Assuming that the goal of this proposed language feature is to allow safe in-place construction of values, note that there are also some efforts for a library-based approach ([1] [2] [3]). You also refer to the placement-new feature, and while I’m personally not very familiar with what the design of that unstable feature looked like, if you say that what you propose here is similar, it’s probably important to look at the reason for what reasons the placement-new feature was removed, and whether the thing proposed here doesn't have the same shortcomings.


Note also that transmuting from Foo<MaybeUninit<Bar>> to Foo<Bar> is not always safe:

However remember that a type containing a MaybeUninit<T> is not necessarily the same layout; Rust does not in general guarantee that the fields of a Foo<T> have the same order as a Foo<U> even if T and U have the same size and alignment. Furthermore because any bit value is valid for a MaybeUninit<T> the compiler can’t apply non-zero/niche-filling optimizations, potentially resulting in a larger size:

assert_eq!(size_of::<Option<bool>>(), 1);
assert_eq!(size_of::<Option<MaybeUninit<bool>>>(), 2);

Is it documented somewhere that this is safe for Rc?
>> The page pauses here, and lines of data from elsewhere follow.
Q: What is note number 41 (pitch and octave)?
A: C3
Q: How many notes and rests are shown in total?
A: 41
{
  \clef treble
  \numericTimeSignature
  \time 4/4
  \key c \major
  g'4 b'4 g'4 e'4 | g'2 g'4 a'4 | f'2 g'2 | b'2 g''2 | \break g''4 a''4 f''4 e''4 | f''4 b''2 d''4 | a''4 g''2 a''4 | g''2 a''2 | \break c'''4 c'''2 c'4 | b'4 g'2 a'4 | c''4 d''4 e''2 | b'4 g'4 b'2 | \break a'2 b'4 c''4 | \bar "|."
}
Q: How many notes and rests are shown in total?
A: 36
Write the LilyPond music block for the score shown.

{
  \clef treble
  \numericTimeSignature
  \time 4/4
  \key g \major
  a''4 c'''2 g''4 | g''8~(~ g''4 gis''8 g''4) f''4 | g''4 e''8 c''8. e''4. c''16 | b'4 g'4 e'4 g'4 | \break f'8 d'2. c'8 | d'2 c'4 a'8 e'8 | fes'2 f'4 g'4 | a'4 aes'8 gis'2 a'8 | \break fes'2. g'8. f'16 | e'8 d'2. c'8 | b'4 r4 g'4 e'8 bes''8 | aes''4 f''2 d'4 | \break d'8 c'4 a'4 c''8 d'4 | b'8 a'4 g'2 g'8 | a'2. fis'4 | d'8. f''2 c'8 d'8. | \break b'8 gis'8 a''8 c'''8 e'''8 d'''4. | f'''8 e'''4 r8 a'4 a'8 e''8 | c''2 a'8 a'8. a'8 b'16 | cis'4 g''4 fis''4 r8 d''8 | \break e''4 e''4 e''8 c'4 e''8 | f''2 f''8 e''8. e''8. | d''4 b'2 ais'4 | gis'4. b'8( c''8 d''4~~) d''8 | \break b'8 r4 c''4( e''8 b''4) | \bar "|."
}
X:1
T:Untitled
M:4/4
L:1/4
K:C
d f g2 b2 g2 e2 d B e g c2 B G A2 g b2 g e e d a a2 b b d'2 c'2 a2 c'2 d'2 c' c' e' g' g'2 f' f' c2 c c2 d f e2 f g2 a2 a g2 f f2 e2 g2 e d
It's not; transmuting from Rc<MU<T>> to Rc<T> is relying on implementation details. The correct way to do the reinterpretation is Rc::from_raw(Rc::into_raw(rc) as *const T). from_raw permits this usage:

The raw pointer must have been previously returned by a call to Rc<U>::into_raw where U must have the same size and alignment as T. This is trivially true if U is T. Note that if U is not T but has the same size and alignment, this is basically like transmuting references of different types. See mem::transmute for more information on what restrictions apply in this case.

There's also the long unstable unsafe fn assume_init(Rc<MU<T>>) -> T that does this, but no guesses as to how long until that stabilizes.